The letter, found by Vatican archivist Giovanni Coco and discussed in an interview with Massimo Franco, was sent by anti-Nazi German Jesuit Lothar König to the Pope’s private secretary, Robert Leiber. It mentions the SS crematory oven in the Bełzec camp in German-occupied Poland and also refers to Auschwitz, although another report mentioned in the letter has not been found. This correspondence is crucial evidence of the flow of information about Nazi crimes reaching the Holy See during the genocide.

Previously, the Vatican may have considered the camps as merely concentration camps. However, the information provided by König went beyond that, as the letter describes the Bełzec “blast furnace” near Rava Rus’ka, where “up to 6,000 men, mainly Poles and Jews, die every day.” The death machine is described in all its unspeakable horror.

The silence of Pius XII in the face of mass crimes by the Third Reich has been a subject of heated discussions among critics and defenders of Pope Eugenio Pacelli. His beatification process, initiated in 1967, has been highly controversial within the Catholic Church itself.


A significant development occurred on March 2, 2020, when archives long awaited for were opened, making available all documents related to Pius XII’s pontificate from 1939 to 1958. The accessibility of this vast material allowed scholars to intensify their work to clarify the Pope’s behavior.

Pius XII's Knowledge of the Holocaust: A Silence That Speaks Volumes
© Photo: Smith Archive / Alamy

Coco’s research, included in the volume “Le ‘Carte’ di Pio XII oltre il mito,” is a crucial step in the ongoing historiographical reconstruction. An international conference at the Pontifical Gregorian University in Rome from October 9-11 will provide an opportunity to compare different perspectives on the new documents from Pius XII’s pontificate and their significance for Jewish-Christian relations.

At this point, it is undeniable that during World War II, while the Vatican received increasing and detailed news about Nazi atrocities, Pius XII chose to remain silent or, at most, express his sorrow in general terms. A notable instance is a brief passage from Pope Pacelli’s Christmas speech on December 24, 1942, where he referred to “hundreds of thousands of people, who, without any fault of their own, sometimes only because of their nationality or race, are destined for death or progressive deterioration.

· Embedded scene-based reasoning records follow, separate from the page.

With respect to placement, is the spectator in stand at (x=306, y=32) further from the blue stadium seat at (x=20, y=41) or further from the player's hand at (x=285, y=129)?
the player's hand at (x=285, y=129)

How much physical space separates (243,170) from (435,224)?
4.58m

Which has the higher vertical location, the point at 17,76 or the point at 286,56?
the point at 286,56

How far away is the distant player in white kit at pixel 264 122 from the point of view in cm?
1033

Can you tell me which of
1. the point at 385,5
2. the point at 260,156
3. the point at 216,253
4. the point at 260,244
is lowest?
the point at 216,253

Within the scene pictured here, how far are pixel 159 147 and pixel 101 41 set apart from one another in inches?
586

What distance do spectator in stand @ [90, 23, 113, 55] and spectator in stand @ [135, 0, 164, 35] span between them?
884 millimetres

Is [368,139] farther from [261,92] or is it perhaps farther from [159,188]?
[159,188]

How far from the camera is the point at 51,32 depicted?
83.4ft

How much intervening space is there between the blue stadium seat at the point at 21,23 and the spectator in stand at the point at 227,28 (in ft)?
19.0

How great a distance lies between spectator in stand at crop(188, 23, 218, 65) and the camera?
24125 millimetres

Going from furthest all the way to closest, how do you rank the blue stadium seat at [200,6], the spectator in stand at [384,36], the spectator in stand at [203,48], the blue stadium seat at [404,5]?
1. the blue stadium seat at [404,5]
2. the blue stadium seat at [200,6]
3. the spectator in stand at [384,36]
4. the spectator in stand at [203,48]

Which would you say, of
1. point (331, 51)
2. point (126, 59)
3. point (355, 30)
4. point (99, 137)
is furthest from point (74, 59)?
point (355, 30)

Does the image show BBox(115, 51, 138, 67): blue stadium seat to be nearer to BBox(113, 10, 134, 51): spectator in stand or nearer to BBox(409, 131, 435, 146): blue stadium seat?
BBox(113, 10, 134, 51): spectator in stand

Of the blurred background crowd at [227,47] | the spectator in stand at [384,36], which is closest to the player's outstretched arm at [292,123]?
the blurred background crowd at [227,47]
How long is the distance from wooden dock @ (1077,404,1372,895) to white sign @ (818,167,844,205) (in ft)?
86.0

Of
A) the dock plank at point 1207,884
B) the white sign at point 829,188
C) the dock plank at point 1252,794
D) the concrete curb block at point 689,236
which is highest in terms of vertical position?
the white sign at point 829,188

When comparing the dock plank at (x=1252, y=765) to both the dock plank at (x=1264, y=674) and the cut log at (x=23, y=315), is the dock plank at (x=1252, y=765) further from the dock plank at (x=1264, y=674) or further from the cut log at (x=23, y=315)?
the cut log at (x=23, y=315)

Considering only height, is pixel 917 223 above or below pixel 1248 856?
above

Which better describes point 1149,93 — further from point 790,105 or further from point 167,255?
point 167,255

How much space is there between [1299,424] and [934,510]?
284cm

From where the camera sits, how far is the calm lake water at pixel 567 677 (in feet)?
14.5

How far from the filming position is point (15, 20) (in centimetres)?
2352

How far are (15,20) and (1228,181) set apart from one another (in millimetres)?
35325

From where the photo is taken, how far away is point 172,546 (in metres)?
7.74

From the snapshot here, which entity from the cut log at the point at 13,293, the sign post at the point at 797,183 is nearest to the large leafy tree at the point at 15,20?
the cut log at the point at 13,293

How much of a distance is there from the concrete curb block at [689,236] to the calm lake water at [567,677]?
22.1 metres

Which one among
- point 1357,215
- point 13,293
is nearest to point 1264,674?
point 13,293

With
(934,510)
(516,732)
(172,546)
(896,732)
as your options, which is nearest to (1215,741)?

It can even be hypothesized that the Pope made those remarks following the revelations just received from König about the Nazi camps. However, an explicit condemnation of the Third Reich and its regime was never issued by the Holy See, nor did Pius XII ever clearly identify the Jews as victims of the ongoing extermination. His predecessor, Achille Ratti, Pius XI, had been much more decisive in expressing his hostility towards the racist and neo-pagan ideology of the Hitler regime.

Perhaps the Pope feared that a clear stance would worsen the situation, making it harder for the Church to aid the persecuted during those dark days. Everything became more complicated after the German occupation of Rome in September 1943. Several explanations can be found for the Vatican’s cautious approach: certainly, the Holy See’s diplomacy was concerned with maintaining its “impartiality” concerning the warring parties. Perhaps the heavy legacy of millennia-old Christian aversion towards Jews also played a role.

However, with the additional elements provided by Coco in the interview with Franco, it becomes impossible to argue that Pius XII was not sufficiently informed about the inhumane treatment the Nazis reserved for their victims. Not only Polish sources or those linked to the side fighting against Germany, but even a German Jesuit had provided the Vatican with solid evidence to understand the horror unfolding in the heart of Europe.